Ever since childhood, I’ve addressed God as “Lord” in my prayers. It’s a common term and an appropriate one. Over time, though, I’ve covered it with rust and dust. “Lord” is the powerful, all-knowing, benevolent being who I keep disappointing. All he wants is the best for me - if only I would obey him perfectly, think more rightly, doubt less and listen more closely. “Lord” watches me struggle, shaking his head in silent frustration. I fall short every day and he’s tired of my explanations. I’m wearing his patience thin. But he would never leave me, so instead I retreat from him. How can I go to him for help when all my troubles are of my own making?

Shame has tainted my image of “Lord” so this year I searched for a new name to reframe my relationship with God. I’ve never felt comfortable with “Father” - that feels too stilted. And calling him “Daddy” feels somehow disrespectful to my wonderful earthly father.
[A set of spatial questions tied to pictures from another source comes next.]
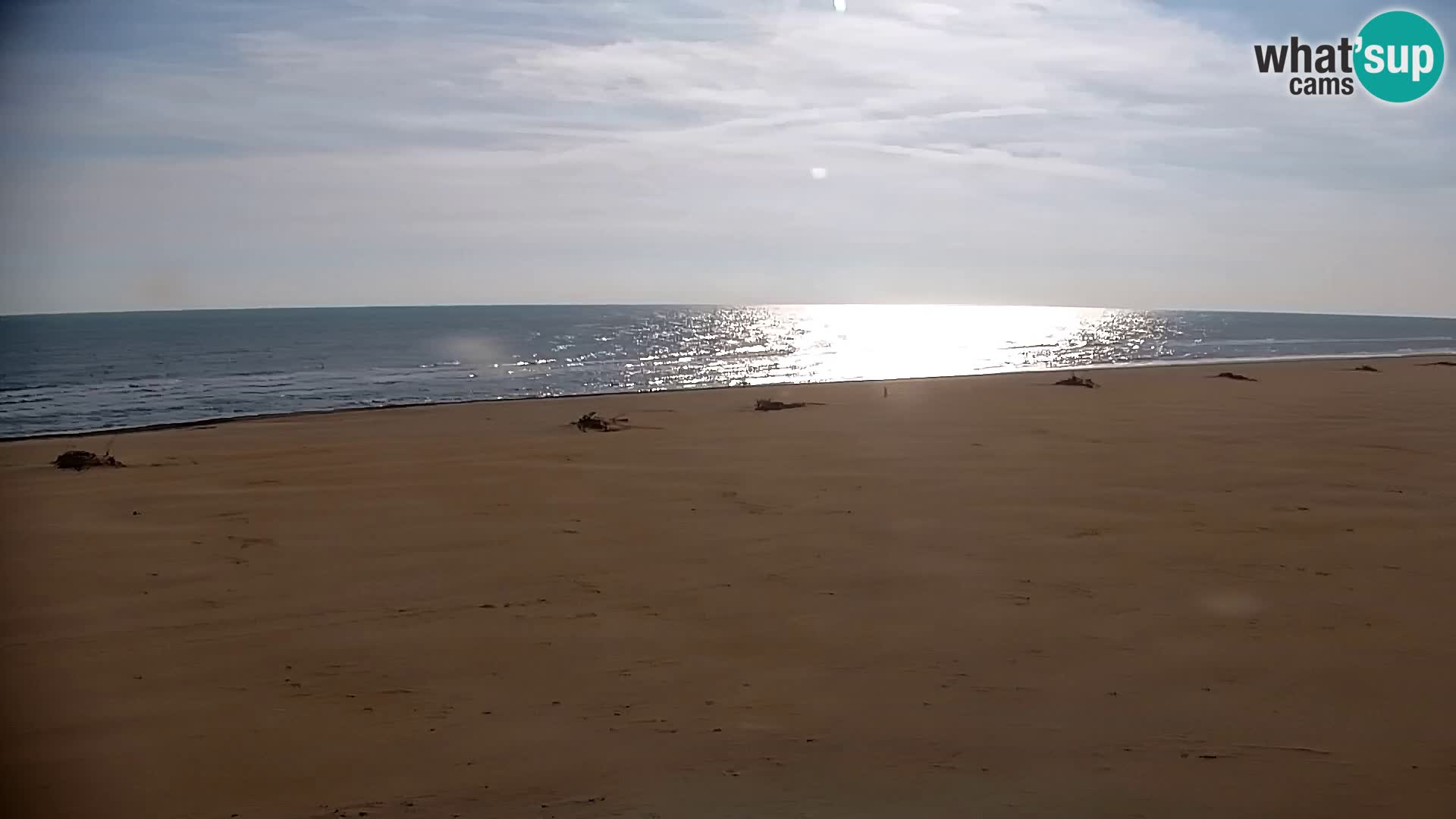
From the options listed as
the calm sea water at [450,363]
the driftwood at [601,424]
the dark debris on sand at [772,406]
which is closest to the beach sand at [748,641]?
the driftwood at [601,424]

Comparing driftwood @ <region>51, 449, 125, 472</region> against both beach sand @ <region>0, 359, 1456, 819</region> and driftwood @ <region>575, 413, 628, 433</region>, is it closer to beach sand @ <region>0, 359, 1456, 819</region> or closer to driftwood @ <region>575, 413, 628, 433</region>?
beach sand @ <region>0, 359, 1456, 819</region>

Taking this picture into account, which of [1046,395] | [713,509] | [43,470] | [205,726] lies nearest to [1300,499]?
[713,509]

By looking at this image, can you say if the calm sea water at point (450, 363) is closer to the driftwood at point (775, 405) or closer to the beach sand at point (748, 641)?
the driftwood at point (775, 405)

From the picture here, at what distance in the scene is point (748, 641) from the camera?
17.9ft

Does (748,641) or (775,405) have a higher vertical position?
(775,405)

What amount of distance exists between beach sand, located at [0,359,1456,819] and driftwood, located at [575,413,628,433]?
4418mm

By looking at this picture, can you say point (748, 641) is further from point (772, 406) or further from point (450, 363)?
point (450, 363)

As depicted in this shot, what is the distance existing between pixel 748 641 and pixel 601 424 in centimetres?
1093

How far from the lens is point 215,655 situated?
5332mm

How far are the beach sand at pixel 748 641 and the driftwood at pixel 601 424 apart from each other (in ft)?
14.5

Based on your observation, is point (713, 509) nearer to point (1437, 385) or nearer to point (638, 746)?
point (638, 746)

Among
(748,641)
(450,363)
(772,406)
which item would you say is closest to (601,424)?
(772,406)

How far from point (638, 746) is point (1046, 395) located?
17.8 m

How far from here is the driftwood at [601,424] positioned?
15891 mm
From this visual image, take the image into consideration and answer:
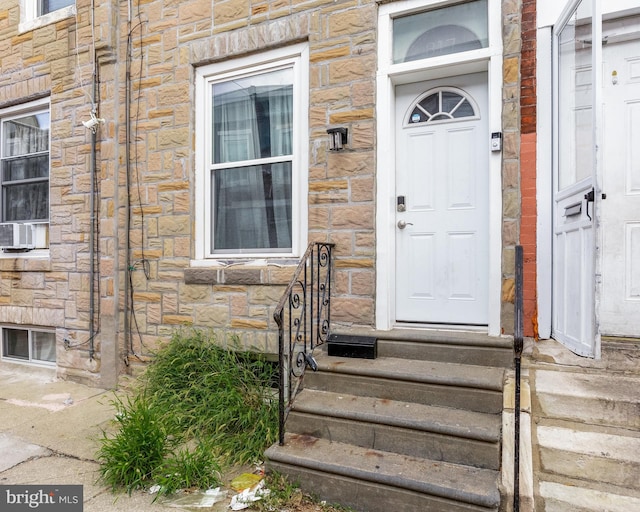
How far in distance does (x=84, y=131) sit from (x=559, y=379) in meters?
4.91

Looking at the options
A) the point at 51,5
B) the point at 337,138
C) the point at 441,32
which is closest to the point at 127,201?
the point at 337,138

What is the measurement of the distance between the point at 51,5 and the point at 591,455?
6.66 meters

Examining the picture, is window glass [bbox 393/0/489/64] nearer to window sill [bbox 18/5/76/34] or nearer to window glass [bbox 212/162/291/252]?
window glass [bbox 212/162/291/252]

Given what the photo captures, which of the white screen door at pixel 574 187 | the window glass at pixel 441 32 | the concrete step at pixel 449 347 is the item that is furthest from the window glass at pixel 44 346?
the white screen door at pixel 574 187

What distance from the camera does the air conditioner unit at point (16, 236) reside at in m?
4.83

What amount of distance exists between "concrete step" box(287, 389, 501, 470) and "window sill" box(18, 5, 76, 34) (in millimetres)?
4875

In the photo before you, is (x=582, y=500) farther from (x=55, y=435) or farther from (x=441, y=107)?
(x=55, y=435)

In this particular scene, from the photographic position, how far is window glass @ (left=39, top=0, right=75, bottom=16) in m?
4.93

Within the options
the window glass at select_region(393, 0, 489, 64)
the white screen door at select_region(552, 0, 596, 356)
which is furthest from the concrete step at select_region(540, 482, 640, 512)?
the window glass at select_region(393, 0, 489, 64)

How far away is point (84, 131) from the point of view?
4555 mm

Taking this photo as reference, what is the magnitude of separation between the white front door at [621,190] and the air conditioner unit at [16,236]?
224 inches

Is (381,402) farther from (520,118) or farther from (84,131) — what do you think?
(84,131)

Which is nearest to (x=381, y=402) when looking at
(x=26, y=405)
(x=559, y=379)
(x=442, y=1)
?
(x=559, y=379)

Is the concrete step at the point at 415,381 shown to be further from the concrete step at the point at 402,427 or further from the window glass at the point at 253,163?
the window glass at the point at 253,163
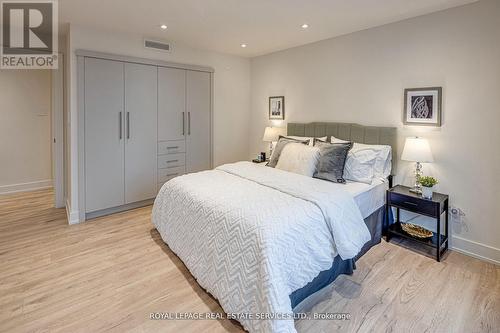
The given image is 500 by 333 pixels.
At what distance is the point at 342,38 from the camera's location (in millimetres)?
3668

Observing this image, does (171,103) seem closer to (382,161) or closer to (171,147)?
(171,147)

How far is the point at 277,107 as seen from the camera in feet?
15.4

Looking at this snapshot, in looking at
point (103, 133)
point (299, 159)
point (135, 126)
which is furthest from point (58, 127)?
point (299, 159)

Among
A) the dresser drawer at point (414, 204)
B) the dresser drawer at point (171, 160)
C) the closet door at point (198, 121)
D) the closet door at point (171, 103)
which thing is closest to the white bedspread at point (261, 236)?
the dresser drawer at point (414, 204)

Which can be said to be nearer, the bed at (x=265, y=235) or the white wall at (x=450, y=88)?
the bed at (x=265, y=235)

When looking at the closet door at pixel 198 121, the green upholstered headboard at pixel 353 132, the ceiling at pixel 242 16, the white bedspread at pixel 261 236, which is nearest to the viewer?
the white bedspread at pixel 261 236

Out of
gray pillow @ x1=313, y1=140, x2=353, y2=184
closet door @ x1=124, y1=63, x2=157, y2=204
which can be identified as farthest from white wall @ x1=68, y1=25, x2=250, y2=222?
gray pillow @ x1=313, y1=140, x2=353, y2=184

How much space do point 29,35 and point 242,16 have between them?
286 cm

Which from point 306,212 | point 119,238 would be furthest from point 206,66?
point 306,212

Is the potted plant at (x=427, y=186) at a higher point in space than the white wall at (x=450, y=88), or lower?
lower

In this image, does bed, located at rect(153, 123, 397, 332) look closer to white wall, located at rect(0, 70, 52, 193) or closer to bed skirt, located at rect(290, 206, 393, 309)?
bed skirt, located at rect(290, 206, 393, 309)

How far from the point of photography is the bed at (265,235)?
1746mm

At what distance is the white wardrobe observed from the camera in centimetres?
358

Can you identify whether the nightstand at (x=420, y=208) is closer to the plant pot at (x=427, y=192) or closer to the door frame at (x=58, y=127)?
the plant pot at (x=427, y=192)
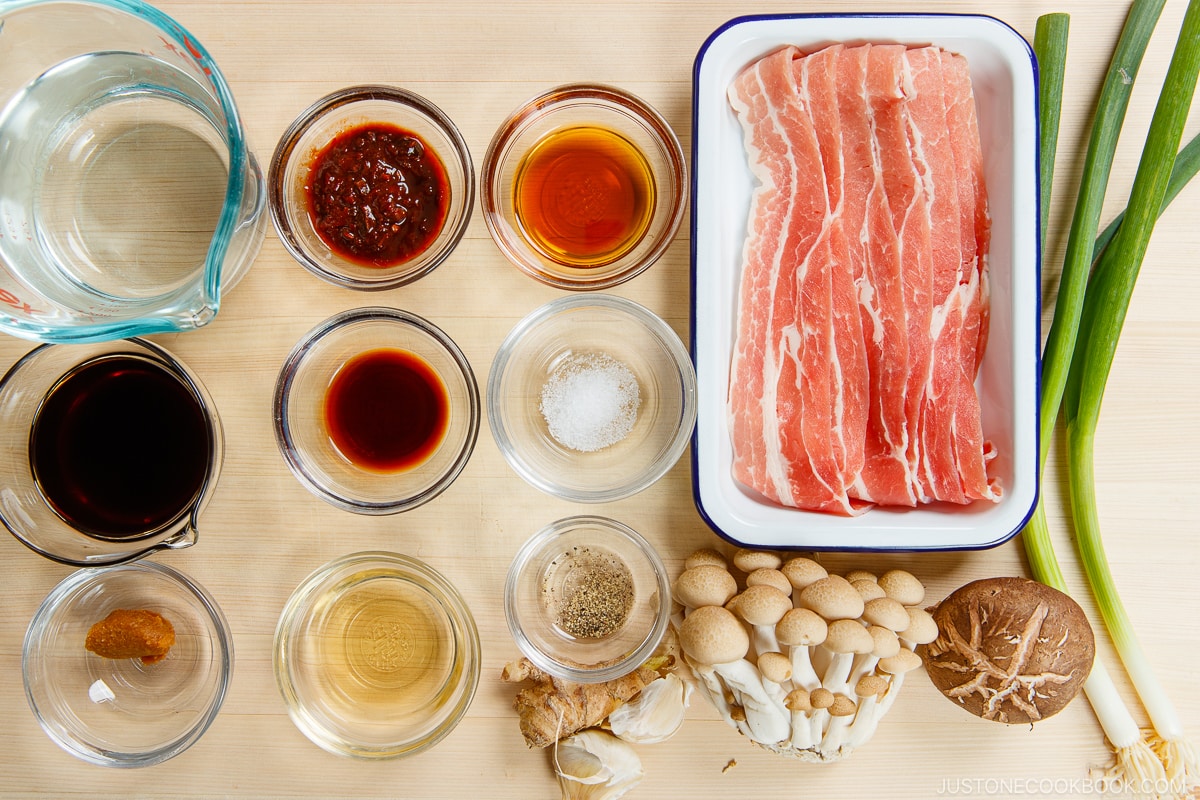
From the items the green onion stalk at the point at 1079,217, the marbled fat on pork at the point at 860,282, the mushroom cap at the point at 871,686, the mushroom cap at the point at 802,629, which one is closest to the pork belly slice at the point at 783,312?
the marbled fat on pork at the point at 860,282

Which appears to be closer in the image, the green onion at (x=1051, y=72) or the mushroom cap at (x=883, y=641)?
the mushroom cap at (x=883, y=641)

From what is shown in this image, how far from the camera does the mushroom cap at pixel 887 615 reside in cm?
139

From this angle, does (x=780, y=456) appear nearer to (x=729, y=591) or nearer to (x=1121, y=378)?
(x=729, y=591)

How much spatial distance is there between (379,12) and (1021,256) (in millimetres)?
1389

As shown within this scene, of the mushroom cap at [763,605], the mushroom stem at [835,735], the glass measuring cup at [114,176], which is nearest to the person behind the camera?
the glass measuring cup at [114,176]

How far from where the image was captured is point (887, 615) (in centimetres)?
139

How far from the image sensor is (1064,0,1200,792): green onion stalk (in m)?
1.46

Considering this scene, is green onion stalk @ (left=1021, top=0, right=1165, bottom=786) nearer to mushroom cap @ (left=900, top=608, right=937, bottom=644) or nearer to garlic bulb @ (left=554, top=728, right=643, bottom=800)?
mushroom cap @ (left=900, top=608, right=937, bottom=644)

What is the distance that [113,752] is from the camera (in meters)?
1.53

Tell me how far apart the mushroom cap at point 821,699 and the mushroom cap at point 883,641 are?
0.12m

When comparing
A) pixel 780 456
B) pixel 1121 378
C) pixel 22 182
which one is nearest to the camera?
pixel 22 182

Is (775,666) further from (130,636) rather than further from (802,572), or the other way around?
(130,636)

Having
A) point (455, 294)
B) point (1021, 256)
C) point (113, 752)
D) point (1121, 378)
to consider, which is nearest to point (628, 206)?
point (455, 294)

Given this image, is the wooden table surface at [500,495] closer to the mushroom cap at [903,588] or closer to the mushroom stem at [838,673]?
the mushroom cap at [903,588]
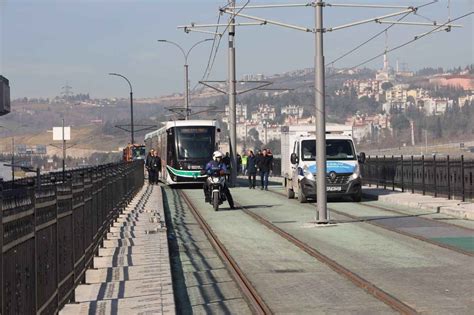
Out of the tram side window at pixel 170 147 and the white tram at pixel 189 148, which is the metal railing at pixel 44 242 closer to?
the white tram at pixel 189 148

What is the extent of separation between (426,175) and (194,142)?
1457 centimetres

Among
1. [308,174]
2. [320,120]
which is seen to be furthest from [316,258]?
[308,174]

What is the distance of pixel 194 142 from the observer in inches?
1709

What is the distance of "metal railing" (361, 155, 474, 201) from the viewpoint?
27.4 meters

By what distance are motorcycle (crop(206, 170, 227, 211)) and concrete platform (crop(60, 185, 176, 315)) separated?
25.5 feet

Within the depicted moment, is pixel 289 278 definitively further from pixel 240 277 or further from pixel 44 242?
pixel 44 242

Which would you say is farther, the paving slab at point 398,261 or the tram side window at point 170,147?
the tram side window at point 170,147

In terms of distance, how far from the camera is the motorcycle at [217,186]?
27.2 m

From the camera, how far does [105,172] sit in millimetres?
17766

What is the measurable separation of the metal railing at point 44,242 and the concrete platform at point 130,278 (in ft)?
0.77

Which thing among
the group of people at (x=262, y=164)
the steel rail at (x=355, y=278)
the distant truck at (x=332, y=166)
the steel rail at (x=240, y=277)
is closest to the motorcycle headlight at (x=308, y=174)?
the distant truck at (x=332, y=166)

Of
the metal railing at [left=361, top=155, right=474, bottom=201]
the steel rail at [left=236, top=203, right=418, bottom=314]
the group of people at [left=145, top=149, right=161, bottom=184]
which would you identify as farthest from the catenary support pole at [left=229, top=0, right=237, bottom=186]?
the steel rail at [left=236, top=203, right=418, bottom=314]

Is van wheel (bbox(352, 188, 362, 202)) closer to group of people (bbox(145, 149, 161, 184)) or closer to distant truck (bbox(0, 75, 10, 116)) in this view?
distant truck (bbox(0, 75, 10, 116))

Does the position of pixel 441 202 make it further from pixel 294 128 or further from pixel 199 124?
pixel 199 124
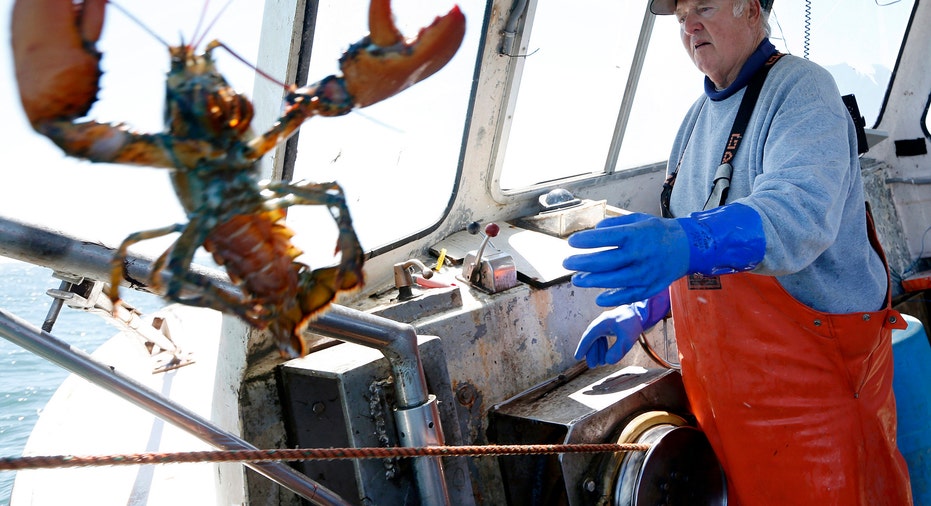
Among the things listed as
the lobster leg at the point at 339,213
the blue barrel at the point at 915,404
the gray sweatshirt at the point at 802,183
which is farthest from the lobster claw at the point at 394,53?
the blue barrel at the point at 915,404

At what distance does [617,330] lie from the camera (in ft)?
7.98

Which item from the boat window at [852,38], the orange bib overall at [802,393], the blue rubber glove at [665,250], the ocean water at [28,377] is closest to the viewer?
the blue rubber glove at [665,250]

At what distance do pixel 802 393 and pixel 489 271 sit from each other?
109 cm

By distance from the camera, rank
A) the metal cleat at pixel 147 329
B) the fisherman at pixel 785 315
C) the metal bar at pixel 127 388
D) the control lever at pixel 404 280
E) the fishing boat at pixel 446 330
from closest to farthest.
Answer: the metal bar at pixel 127 388 < the fishing boat at pixel 446 330 < the fisherman at pixel 785 315 < the metal cleat at pixel 147 329 < the control lever at pixel 404 280

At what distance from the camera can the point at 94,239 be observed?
1101mm

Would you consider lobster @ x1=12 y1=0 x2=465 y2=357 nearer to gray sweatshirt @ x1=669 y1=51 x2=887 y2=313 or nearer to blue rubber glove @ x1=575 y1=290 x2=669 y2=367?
gray sweatshirt @ x1=669 y1=51 x2=887 y2=313

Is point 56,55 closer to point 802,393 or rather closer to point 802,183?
point 802,183

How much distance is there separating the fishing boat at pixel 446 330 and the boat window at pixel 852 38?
43mm

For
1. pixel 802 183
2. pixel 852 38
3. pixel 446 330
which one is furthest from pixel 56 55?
pixel 852 38

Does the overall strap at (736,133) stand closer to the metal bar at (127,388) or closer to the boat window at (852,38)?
the metal bar at (127,388)

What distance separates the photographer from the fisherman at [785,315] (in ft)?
5.90

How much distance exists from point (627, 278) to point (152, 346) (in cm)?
279

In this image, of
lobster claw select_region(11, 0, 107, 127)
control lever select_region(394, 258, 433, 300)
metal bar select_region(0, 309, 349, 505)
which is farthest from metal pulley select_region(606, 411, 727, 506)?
lobster claw select_region(11, 0, 107, 127)

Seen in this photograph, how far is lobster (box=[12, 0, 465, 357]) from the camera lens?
0.65 m
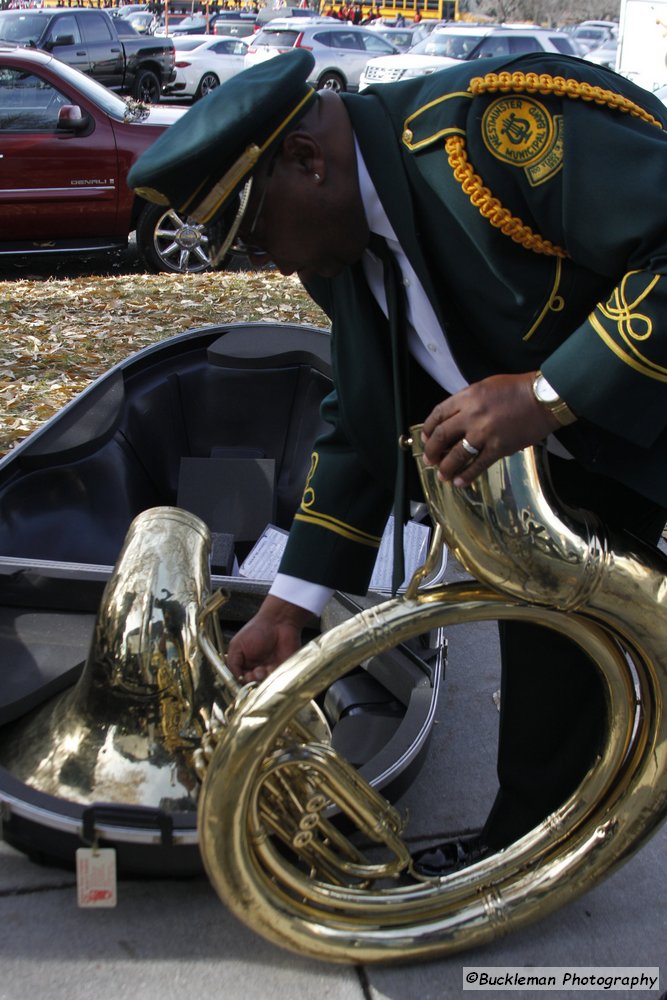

So I settled on “Abba” - the Aramaic term for father that Paul invited the Romans to adopt now that they were adopted by God. A call from slavery into sonship.

My relationship with Abba felt awkward at first, but as the word grew familiar in my mouth and on the page, I began to sink into his presence. With Abba, I am weak. I crumble. I know nothing and I fear my next steps. So I look to him, my Abba, for comfort and direction. He wraps me in his arms and I’m allowed to fall apart. He’s familiar with all my tears. In overwhelming moments, “Abba” escapes from my chest as an unconscious prayer synonymous with “Help!” I don’t know what else to do, but he does.

The greatest lesson I am learning: Abba wants nothing from me. All he wants is me.